→ **Consigne 1**: Traduisez en anglais la phrase suivante, tirée du texte sur le désir : « Il faut connaître le sol pour pouvoir y planter un arbre qui grandisse. »
→ **Consigne 2**: Recopiez mot pour mot le passage du texte sur le désir qui commence par les mots « Les grands fondateurs, affirmait » et se termine par « d’apprendre à danser. ».

→ **Texte fourni**:
################

Deviens : ne te laisse pas enfermer par tes échecs, fais-en des opportunités.
Ce que tu es : mais sans trahir ce qui compte vraiment pour toi, le désir qui te rend singulier.
À la fin de son séminaire intitulé L’Éthique de la psychanalyse, Jacques Lacan affirme : « La seule chose dont on puisse être coupable, au moins dans la perspective analytique, c’est d’avoir cédé sur son désir. » Quel est ce « désir » auquel il faut être fidèle ? La tentation serait de le fixer, de le transformer en une essence ou un destin. Mais nous pouvons aussi l’entendre comme le résultat, en nous, de notre histoire, de la manière dont nous avons vécu notre enfance, le refoulement de nos pulsions asociales, notre place dans la fratrie, dans le projet parental…
Être capables, à l’âge adulte, d’identifier qu’un désir plus important que les autres nous traverse, ce n’est pas forcément nous figer : c’est simplement affirmer que nous sommes « quelqu’un quelque part », l’héritier d’une histoire, et non pas « n’importe qui n’importe où », tel un héros ou un anti-héros existentialiste. Nous pouvons continuer de devenir autant que nous le voulons, mais « sans céder sur notre désir », sans trahir ce dont nous héritons.
La difficulté, ici, est de nommer désir cet héritage, d’accepter de définir notre désir par quelque chose que pour l’essentiel nous n’avons pas choisi. Occidentaux nourris au libre arbitre et à la conscience souveraine, nous résistons à cette idée. Pourtant, ce n’est que du bon sens. Nous sommes les enfants de notre enfance et, au-delà, d’une histoire qui se joue sur plusieurs générations. Comment penser qu’une telle histoire ne nous porte pas à être celui ou celle que nous sommes, ne nous conduise pas à une aspiration primordiale ? Cela ne nous épingle pas pour autant un destin dans la peau.
Les grands fondateurs, affirmait déjà Nietzsche, sont ceux qui assument pleinement qu’ils sont d’abord des héritiers. Les autres gaspillent tant d’énergie à se cacher ce qu’ils sont qu’ils n’en ont plus assez pour continuer de devenir. Une fois que nous savons d’où nous venons, que nous prenons la mesure de tout ce dont nous héritons, il nous reste encore la liberté de danser autour de notre axe, de nous renouveler dans la fidélité à ce que nous ne pouvons pas changer. Il faut connaître le sol pour pouvoir y planter un arbre qui grandisse. Nos échecs peuvent nous aider à connaître la nature de ce sol. À nous d’en prendre acte, et d’apprendre à danser.

################

→ **Données fournies**:
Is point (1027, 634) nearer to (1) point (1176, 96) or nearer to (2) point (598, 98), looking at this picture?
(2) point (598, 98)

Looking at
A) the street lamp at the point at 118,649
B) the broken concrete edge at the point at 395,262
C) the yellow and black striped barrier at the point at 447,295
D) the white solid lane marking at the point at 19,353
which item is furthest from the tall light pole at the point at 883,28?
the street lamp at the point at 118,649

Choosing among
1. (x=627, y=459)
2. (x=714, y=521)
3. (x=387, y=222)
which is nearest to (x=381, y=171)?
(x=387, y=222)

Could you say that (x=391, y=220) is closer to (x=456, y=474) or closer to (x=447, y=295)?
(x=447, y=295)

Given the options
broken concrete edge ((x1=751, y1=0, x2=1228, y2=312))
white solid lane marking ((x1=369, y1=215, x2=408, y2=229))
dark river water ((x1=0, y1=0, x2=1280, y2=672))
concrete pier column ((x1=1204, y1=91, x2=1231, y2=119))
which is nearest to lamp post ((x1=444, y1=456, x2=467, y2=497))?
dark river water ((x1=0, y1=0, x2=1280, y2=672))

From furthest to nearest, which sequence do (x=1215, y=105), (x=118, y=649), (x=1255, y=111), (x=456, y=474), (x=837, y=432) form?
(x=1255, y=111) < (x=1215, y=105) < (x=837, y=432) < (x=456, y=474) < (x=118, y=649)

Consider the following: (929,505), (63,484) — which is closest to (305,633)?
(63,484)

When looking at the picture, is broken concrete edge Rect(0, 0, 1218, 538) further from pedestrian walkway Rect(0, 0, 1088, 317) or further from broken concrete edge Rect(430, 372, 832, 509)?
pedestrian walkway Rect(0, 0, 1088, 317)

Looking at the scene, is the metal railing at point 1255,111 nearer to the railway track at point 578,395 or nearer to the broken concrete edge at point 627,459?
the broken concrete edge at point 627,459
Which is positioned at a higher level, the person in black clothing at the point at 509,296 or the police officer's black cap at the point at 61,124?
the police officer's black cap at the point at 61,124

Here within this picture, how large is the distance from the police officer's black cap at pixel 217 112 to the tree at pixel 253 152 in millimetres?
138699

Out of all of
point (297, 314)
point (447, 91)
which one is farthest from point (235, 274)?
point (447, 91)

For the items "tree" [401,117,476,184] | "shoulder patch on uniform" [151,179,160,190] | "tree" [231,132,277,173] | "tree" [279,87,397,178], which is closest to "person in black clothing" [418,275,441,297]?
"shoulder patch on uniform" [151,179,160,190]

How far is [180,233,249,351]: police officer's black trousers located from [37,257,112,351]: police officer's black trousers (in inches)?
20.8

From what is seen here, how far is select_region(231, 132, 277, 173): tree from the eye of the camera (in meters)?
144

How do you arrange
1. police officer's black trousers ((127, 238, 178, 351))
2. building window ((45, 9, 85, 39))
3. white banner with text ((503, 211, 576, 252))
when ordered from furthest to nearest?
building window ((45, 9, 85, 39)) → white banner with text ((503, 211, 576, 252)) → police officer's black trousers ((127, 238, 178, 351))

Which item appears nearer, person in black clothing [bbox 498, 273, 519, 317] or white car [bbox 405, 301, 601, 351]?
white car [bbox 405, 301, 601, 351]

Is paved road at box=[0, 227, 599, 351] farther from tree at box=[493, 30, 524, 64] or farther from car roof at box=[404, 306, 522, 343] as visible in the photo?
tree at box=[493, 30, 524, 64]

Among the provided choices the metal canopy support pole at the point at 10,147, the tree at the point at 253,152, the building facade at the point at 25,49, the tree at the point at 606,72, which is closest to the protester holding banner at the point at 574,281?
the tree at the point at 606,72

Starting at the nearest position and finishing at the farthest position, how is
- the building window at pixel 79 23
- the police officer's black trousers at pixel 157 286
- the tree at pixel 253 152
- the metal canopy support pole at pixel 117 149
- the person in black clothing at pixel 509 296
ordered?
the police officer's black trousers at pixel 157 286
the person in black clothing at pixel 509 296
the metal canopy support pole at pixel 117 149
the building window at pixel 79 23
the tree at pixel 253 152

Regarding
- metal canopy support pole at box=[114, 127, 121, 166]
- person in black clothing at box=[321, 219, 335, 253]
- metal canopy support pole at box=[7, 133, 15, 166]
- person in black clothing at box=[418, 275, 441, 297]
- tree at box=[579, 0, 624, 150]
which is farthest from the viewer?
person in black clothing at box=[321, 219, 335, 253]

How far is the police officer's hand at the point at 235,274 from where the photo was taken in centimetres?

################

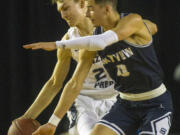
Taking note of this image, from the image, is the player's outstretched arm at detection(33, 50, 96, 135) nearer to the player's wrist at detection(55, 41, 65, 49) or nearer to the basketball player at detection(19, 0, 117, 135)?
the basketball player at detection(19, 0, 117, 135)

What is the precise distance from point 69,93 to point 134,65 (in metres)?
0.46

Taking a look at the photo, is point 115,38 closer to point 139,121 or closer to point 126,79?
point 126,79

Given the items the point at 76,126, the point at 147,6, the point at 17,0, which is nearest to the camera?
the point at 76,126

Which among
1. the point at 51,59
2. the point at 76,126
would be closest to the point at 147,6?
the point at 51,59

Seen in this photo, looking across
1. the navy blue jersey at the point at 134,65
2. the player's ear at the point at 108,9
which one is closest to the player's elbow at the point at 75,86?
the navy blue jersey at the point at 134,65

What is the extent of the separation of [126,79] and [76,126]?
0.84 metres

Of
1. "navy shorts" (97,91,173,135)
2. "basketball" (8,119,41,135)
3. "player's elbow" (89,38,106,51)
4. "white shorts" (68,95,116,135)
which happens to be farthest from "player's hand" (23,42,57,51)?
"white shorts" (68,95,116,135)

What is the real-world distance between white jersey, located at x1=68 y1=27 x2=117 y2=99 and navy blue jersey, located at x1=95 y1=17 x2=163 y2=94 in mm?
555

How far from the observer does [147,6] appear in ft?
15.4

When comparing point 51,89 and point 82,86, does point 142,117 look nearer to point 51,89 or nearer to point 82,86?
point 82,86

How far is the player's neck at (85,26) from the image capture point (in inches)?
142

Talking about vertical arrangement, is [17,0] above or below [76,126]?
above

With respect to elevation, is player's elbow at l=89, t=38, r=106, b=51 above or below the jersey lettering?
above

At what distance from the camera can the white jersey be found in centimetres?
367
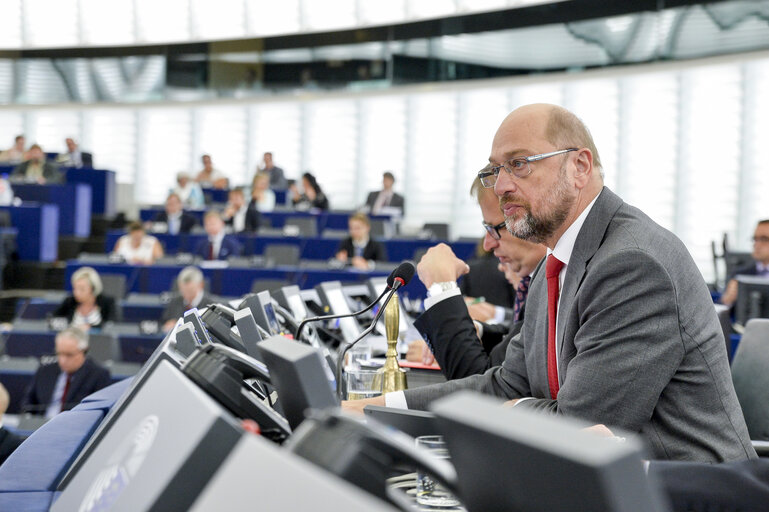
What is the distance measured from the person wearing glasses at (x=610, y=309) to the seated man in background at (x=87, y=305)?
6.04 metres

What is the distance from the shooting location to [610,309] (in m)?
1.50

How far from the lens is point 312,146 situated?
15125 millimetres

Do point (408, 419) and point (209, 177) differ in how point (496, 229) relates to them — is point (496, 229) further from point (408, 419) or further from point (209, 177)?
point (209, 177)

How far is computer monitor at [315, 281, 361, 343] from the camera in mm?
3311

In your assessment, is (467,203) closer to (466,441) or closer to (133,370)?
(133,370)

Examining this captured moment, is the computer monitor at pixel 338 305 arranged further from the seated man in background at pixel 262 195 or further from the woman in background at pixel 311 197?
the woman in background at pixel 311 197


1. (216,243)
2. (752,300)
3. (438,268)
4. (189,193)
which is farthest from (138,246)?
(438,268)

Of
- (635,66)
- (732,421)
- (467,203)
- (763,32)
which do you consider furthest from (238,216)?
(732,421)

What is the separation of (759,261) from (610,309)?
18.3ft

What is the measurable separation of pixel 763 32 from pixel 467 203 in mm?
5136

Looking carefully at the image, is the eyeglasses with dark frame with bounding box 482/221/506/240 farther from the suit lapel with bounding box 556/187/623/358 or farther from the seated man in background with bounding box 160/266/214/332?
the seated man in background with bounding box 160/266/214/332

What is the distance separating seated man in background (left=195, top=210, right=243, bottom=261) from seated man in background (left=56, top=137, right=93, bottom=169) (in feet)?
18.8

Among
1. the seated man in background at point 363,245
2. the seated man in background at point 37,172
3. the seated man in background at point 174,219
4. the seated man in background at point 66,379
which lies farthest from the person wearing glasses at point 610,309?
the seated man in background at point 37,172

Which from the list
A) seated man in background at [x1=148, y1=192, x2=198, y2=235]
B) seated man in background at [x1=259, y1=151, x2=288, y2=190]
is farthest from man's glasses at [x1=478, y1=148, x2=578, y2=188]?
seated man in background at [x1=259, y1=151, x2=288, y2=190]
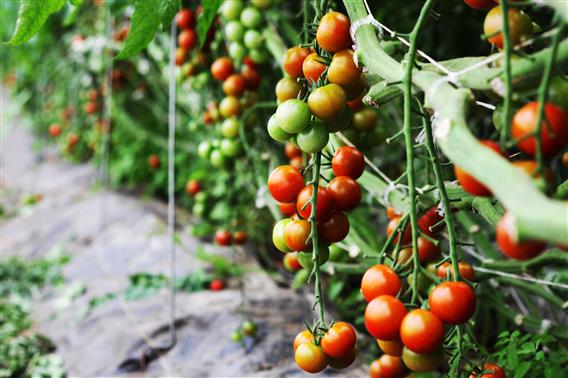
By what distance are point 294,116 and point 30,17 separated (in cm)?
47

################

→ **Solution 1**: You have to know the soil in order to plant a tree in it that will grow.

→ **Solution 2**:
Les grands fondateurs, affirmait déjà Nietzsche, sont ceux qui assument pleinement qu’ils sont d’abord des héritiers. Les autres gaspillent tant d’énergie à se cacher ce qu’ils sont qu’ils n’en ont plus assez pour continuer de devenir. Une fois que nous savons d’où nous venons, que nous prenons la mesure de tout ce dont nous héritons, il nous reste encore la liberté de danser autour de notre axe, de nous renouveler dans la fidélité à ce que nous ne pouvons pas changer. Il faut connaître le sol pour pouvoir y planter un arbre qui grandisse. Nos échecs peuvent nous aider à connaître la nature de ce sol. À nous d’en prendre acte, et d’apprendre à danser.